Sql-server – Distributor latency – slow sp_MSget_repl_commands performance

replicationsql serversql-server-2008-r2sql-server-2012transactional-replication

One of our publishers is subscribed to by three subscribers, each subscriber is hosted on its own physical server. Two of those subscribers are 2008R2 and the third 2012. The 2012 subscriber is experiencing latency daily during peak times.

After running some extended event tracing for a couple of days I can see that the latency co-insides with slow sp_MSget_repl_commands execution times at the distributor, and more specifically the final select query found at line 724 "– Mini join along. Only agent_id and article_id columns in dbo.MSsubscriptions". The execution time for this statement can run into >= 20 minutes.

Does the distributor reader thread wait for the entire execution of sp_MSget_repl_commands to complete before starting to write replicated commands to the command buffers? Or does it start writing replicated commands to the command buffers as soon as they are returned by the SP? I see that the problematic statement is hinted with OPTION (FAST 1) which might suggest that this is the case. If the reader thread does wait for sp_MSget_repl_commands to complete before starting to write replicated commands to the command buffer then that might explain the latency, otherwise I am unsure. Is there anything else obvious I can monitor?

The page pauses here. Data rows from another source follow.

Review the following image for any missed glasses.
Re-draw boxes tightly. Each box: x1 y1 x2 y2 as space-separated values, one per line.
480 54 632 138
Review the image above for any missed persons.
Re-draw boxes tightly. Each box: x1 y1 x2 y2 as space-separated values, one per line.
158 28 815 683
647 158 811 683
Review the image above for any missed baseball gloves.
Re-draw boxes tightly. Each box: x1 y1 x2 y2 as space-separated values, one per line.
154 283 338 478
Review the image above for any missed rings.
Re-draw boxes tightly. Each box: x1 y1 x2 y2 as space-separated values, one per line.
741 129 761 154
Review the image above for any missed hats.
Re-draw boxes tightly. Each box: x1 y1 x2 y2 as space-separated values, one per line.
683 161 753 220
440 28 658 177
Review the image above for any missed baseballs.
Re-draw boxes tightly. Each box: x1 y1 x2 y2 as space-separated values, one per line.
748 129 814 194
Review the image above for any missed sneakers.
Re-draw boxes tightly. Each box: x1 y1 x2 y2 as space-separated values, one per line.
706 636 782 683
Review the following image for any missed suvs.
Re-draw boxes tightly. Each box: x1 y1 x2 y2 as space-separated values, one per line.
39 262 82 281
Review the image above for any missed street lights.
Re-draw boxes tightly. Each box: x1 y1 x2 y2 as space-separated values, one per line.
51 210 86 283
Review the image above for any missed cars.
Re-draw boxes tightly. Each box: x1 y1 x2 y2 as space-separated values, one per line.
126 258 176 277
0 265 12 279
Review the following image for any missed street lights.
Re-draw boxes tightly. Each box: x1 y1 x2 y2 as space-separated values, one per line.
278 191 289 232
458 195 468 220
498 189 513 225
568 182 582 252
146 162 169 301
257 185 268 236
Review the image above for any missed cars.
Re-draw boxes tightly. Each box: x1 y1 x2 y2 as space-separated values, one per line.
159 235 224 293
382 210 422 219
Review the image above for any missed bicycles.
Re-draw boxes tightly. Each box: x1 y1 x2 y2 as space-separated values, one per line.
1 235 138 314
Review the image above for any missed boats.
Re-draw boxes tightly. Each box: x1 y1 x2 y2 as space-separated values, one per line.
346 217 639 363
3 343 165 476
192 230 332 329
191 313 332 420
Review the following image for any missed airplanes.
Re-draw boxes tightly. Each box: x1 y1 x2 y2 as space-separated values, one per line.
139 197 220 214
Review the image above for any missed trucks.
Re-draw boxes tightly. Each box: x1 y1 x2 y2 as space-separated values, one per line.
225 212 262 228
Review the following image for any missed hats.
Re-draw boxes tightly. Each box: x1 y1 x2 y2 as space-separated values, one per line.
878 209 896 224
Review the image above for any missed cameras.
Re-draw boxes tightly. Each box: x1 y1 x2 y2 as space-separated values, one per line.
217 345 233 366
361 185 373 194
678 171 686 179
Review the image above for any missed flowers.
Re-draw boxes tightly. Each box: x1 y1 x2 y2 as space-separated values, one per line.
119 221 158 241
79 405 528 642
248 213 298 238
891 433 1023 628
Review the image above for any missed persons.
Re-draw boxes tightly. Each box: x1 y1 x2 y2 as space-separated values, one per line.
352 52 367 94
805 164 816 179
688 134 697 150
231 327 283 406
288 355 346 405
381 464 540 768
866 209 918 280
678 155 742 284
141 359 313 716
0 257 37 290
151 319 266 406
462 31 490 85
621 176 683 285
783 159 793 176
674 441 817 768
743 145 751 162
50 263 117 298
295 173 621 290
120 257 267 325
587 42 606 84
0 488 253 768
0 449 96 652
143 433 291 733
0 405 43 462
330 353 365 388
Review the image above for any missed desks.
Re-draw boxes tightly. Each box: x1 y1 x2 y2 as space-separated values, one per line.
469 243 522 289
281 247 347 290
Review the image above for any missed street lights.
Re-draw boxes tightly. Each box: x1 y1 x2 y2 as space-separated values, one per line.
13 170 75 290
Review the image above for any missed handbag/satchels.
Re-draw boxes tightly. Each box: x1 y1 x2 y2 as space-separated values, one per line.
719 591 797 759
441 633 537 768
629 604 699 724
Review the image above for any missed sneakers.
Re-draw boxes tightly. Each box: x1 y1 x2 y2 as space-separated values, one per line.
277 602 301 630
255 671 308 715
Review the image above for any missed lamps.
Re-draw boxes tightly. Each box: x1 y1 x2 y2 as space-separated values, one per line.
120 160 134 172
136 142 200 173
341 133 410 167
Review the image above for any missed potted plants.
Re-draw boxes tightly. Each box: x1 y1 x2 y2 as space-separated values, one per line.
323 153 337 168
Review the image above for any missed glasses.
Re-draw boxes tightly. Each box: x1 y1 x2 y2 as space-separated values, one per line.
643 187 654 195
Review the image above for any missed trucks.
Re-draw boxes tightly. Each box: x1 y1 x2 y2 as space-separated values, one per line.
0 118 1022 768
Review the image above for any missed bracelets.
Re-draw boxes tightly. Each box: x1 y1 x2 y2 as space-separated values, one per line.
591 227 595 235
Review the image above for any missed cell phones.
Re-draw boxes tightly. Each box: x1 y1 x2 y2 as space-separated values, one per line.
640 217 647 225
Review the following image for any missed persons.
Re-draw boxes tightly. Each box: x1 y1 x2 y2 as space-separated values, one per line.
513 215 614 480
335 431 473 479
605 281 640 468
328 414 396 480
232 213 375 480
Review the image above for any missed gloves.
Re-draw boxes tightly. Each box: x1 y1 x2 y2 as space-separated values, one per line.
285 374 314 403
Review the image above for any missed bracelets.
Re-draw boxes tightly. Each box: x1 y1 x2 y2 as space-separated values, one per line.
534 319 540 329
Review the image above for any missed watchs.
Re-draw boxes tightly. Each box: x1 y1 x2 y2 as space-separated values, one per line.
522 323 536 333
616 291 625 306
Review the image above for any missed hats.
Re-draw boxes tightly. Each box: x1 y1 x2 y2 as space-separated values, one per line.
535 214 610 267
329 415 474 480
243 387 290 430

The MSdistribution_history.comments suggest that the holdup is at the subscriber. However no replicated subscriber stored procedure are completing in >= 100 ms and there is no obvious physical server resource contention. I’ve ruled out the network because there are also other subscriber databases on the same physical server being populated across the same network which are not experiencing latency.

Best Answer

To answer my own question to an extent. Commands appear to be written to the command buffer as soon as sp_MSget_repl_commands makes them available. If the writer thread is unable to write the command to the subscriber then sp_MSget_repl_commands spins until the command has been written. Once written the writer notifies the reader and frees one of the two command buffers for the next batch of commands. This explains the long execution of sp_MSget_repl_commands.